Après avoir fréquenté les cabinets ministériels, les maisons d'éditions et les rédactions des journaux, l'idée m'était venue de loucher du côté religieux. Il me semblait que la vie d'un mortel ne consistait pas seulement à produire et à consommer. Je trouvais que se vouer à la recherche de l'absolu n'était pas moins noble que faire carrière dans le conseil ou la com. Et puis j'avais le vague pressentiment que la soif qui me tourmentait, rien ni personne ne pourrait l'étancher, si ce n'est l'eau vive et fraîche que le Christ donne à la Samaritaine. En ces temps d'extinction de la foi, je faisais partie des derniers fidèles du Galiléen. J'appartenanis à la réserve d'Indiens. L'Occident traversait une nuit msytique, un sommeil de l'âme, moi je restai ébloui par la lumière qui irradiait de ce roi paradoxal monté non pas sur un destrier mais sur un ânon, cet homme solaire et doux qui bénissait les enfants, s'agenouillait devant les prostituées et donnait le baiser aux lépreux. Pour vivre dans son sillage, j'avais hanté des abbayes cisterciennes, je m'étais reclus dans des ermitages, j'avais partagé le sort de clochards et de divers autres naufragés. Ces expériences au long cours m'avaient communiqué une joie de vive mais toujours pas l'adresse où enraciner ma vie.
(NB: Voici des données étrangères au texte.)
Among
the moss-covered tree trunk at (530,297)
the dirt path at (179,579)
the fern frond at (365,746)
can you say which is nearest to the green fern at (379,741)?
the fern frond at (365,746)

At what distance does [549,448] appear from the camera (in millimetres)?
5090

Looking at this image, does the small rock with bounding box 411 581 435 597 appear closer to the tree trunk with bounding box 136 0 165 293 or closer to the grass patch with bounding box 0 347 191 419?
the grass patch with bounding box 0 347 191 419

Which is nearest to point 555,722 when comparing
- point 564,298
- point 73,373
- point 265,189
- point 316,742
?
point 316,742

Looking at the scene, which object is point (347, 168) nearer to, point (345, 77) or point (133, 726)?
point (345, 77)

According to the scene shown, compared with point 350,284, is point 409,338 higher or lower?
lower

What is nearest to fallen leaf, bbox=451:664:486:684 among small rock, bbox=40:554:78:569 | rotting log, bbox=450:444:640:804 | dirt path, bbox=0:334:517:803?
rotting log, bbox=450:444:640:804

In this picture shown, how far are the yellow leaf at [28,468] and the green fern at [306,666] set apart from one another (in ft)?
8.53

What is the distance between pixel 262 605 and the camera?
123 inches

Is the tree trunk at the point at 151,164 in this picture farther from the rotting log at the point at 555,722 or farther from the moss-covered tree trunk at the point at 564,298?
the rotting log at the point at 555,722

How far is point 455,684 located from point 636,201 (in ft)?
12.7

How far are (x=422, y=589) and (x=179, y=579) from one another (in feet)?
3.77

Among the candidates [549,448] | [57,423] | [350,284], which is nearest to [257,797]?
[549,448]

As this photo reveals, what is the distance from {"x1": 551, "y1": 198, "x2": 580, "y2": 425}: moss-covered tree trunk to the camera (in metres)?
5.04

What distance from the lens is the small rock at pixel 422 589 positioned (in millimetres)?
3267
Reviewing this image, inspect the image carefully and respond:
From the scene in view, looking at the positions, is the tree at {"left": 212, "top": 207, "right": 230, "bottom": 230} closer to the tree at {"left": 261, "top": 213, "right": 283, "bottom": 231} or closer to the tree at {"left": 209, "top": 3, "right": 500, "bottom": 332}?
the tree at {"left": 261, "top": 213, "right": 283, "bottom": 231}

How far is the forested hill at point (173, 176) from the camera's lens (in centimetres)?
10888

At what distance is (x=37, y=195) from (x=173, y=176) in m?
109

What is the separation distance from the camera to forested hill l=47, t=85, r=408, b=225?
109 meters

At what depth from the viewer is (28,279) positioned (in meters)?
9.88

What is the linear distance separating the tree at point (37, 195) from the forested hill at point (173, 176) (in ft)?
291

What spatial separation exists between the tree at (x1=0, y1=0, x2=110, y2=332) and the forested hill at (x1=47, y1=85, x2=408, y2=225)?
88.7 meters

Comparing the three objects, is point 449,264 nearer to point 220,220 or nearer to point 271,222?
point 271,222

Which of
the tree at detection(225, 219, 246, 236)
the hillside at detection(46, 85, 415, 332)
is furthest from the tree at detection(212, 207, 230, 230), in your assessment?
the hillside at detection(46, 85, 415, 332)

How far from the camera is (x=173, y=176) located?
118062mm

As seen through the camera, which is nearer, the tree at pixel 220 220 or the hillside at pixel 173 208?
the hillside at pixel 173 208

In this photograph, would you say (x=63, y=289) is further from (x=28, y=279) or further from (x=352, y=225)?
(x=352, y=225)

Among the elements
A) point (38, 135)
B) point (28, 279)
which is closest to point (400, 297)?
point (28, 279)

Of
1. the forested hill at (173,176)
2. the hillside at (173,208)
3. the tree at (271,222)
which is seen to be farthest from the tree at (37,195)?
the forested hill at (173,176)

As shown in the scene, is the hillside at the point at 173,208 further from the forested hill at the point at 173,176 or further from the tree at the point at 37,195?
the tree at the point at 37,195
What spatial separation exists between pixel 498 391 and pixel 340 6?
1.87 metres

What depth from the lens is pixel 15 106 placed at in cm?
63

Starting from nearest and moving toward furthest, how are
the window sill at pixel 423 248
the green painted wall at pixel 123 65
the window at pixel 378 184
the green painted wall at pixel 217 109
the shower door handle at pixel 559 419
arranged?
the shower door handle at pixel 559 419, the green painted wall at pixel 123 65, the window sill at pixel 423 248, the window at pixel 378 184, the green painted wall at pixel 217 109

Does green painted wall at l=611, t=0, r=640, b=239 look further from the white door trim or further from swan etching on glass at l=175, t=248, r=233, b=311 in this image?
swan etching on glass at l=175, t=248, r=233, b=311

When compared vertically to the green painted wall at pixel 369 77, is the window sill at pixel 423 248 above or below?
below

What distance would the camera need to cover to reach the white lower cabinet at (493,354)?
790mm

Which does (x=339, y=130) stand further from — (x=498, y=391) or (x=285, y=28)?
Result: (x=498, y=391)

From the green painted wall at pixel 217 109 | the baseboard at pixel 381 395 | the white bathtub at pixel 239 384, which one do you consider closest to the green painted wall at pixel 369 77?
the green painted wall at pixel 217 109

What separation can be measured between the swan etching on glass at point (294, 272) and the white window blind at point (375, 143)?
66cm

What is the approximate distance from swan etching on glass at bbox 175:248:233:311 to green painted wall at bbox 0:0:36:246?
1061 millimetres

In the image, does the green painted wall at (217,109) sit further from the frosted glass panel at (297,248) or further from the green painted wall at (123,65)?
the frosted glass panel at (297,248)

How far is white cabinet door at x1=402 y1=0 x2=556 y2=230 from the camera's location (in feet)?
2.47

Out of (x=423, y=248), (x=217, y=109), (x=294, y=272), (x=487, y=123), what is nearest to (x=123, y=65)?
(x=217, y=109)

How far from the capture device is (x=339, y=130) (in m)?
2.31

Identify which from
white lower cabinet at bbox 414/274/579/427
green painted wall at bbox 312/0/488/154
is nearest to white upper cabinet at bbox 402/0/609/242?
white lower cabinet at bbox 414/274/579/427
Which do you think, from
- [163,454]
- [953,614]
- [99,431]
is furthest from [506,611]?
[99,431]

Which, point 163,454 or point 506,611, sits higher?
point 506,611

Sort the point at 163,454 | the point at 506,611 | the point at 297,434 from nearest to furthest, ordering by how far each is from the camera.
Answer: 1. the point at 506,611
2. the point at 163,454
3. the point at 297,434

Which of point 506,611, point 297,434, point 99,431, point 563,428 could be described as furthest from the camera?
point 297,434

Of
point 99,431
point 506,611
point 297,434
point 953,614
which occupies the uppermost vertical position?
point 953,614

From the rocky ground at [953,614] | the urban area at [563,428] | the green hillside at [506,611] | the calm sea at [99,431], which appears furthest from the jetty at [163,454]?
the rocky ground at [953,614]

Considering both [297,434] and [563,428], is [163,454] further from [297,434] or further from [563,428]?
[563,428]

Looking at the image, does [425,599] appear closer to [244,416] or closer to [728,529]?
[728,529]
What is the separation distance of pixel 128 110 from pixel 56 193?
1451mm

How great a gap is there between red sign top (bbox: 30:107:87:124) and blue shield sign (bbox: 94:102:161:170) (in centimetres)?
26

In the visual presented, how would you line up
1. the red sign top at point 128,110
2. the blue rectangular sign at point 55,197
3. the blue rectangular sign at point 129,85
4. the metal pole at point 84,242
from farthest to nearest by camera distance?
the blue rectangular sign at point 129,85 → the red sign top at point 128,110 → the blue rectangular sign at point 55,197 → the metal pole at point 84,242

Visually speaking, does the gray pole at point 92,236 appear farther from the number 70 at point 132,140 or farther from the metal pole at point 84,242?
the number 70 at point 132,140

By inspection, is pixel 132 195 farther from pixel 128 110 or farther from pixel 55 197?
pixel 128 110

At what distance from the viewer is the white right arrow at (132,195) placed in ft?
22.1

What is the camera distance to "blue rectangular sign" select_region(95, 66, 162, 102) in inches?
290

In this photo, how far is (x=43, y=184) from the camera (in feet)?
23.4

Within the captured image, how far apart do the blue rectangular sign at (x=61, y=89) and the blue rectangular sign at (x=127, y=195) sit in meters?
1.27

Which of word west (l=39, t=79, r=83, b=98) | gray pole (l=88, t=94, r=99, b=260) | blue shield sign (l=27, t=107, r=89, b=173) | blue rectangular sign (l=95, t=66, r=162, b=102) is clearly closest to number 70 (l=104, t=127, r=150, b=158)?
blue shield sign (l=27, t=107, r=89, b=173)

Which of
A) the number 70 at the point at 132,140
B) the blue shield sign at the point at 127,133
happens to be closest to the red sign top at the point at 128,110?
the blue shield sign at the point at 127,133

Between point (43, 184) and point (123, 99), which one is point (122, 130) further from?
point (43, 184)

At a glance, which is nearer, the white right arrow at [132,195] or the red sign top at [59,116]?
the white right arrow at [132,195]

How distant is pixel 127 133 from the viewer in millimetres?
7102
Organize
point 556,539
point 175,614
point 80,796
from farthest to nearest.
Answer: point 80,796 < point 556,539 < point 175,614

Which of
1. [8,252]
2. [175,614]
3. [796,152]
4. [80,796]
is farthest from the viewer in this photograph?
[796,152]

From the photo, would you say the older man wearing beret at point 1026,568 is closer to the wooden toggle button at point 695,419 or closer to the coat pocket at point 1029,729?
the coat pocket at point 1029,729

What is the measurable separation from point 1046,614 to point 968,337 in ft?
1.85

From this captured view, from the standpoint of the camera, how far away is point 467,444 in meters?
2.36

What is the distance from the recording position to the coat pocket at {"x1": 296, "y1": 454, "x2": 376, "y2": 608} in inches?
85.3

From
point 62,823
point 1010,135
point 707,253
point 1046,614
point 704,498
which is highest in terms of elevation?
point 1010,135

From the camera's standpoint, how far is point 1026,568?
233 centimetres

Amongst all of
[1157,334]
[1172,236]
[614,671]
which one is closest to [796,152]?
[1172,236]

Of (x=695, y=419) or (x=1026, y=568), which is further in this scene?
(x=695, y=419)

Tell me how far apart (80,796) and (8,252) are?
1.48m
Jusqu'à présent, j'avais échoué à me stabiliser dans un coin du monde. Mon idéalisme impénitent se heurtait à des des déceptions continuelles. Chaque fois, il fallait que j'aille voir ailleurs. C'est ainsi qu'au seuil de mes trente-sept ans, j'ai frappé à la porte du noviciat des jésuites, 20, rue Sala, à Lyon." 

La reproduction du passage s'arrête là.